[[ Entries shown, beginning ]]
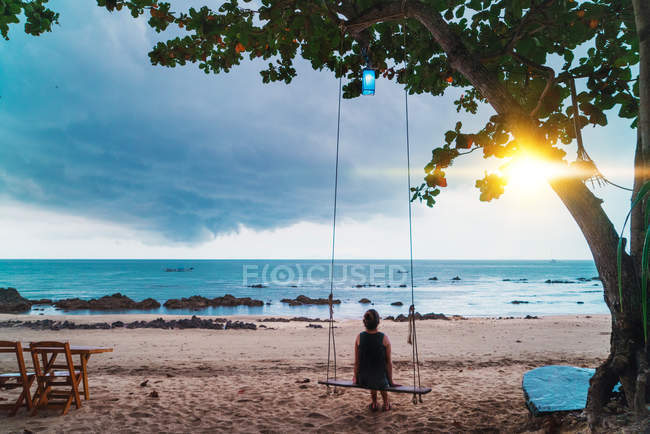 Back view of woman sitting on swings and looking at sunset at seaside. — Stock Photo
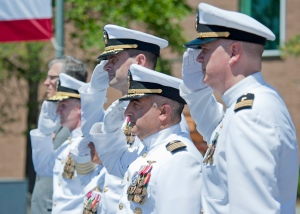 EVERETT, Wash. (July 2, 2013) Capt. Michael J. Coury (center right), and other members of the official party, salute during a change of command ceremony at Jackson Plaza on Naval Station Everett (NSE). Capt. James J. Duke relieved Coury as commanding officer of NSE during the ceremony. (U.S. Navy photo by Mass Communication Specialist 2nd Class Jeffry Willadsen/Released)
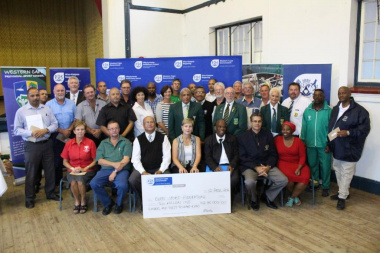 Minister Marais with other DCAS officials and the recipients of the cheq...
[[ Entries shown, end ]]
[[ Entries shown, beginning ]]
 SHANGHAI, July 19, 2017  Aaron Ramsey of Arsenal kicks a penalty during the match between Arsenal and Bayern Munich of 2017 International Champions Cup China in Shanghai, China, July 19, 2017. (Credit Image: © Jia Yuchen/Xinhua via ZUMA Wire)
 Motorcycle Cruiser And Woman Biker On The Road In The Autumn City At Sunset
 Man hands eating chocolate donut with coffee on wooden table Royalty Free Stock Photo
[[ Entries shown, end ]]
**Work required**: Would you set down only the lines above from the line with "Back view of" to the line with "Minister Marais with", both included, exactly as they stand and without the pictures?

**Finished task**:
 Back view of woman sitting on swings and looking at sunset at seaside. — Stock Photo
 EVERETT, Wash. (July 2, 2013) Capt. Michael J. Coury (center right), and other members of the official party, salute during a change of command ceremony at Jackson Plaza on Naval Station Everett (NSE). Capt. James J. Duke relieved Coury as commanding officer of NSE during the ceremony. (U.S. Navy photo by Mass Communication Specialist 2nd Class Jeffry Willadsen/Released)
 Minister Marais with other DCAS officials and the recipients of the cheq...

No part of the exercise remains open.